By Matt Ritchie

The current debt crisis enveloping Europe is likely to have lasting impacts on the hedge fund secondary market, according to a specialist alternatives broker.

Cattegatt Capital founder and chief executive Lars Lindqvist has released a note saying that the crisis will likely see the market “return to its origins” as a secondary market for closed on-going funds trading at a premium or modest discount.

“Unless of course, there is a meltdown – for example, if the euro collapses you will have a domino effect throughout the financial system.”

Lindqvist predicted this to result in “major illiquidity”, accelerating the hedge fund secondary market and potentially resulting in Ucits funds proving to be less liquid than anticipated.

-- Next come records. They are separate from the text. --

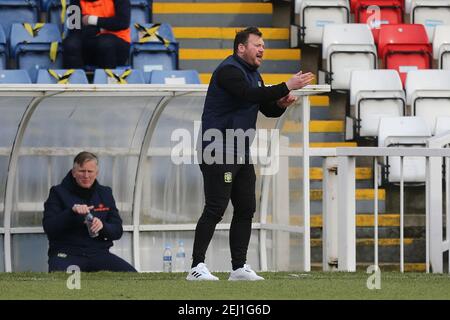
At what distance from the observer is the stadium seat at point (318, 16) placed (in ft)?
54.4

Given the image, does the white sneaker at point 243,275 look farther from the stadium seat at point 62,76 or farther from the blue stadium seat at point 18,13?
the blue stadium seat at point 18,13

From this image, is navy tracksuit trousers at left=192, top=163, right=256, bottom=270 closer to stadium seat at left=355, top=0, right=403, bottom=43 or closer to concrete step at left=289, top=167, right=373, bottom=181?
concrete step at left=289, top=167, right=373, bottom=181

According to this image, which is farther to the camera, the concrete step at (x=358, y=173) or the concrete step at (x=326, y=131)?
the concrete step at (x=326, y=131)

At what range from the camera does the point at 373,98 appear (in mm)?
15609

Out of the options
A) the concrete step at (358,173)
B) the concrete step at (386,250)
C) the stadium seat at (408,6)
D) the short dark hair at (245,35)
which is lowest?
the concrete step at (386,250)

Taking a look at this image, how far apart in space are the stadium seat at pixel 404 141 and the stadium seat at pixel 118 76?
2506 mm

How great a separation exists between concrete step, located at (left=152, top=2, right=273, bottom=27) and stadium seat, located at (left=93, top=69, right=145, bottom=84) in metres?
2.54

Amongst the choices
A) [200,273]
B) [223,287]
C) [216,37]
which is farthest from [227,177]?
[216,37]

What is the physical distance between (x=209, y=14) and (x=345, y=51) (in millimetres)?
1901

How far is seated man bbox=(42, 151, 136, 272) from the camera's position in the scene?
38.5ft

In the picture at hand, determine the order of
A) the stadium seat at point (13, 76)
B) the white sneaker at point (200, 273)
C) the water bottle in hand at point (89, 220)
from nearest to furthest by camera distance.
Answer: the white sneaker at point (200, 273) → the water bottle in hand at point (89, 220) → the stadium seat at point (13, 76)

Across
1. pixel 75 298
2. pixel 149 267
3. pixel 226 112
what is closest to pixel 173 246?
pixel 149 267

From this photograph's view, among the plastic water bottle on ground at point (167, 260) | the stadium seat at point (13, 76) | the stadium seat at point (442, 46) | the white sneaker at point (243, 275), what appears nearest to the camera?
the white sneaker at point (243, 275)

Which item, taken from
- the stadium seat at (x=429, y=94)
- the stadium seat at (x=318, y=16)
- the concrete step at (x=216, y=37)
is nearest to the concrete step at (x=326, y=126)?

As the market is “self-liquidating”, with a piece of the market disappearing each time assets are successfully placed, the market was predicted to be unsustainable in its current form with a large portion of participants selling “very actively”.

However, the naturally illiquid private equity market was expected to remain more stable, with the supply side driven by continuous needs to meet capital requirements alongside internal strategic changes among asset managers.

“On the demand side you have an unprecedented number of secondary funds eager to deploy cash, low valuations and large corporate cash balances, which stimulate pricing, unless there is an accelerating meltdown in which case there is a whole new scenario,” Lindqvist said.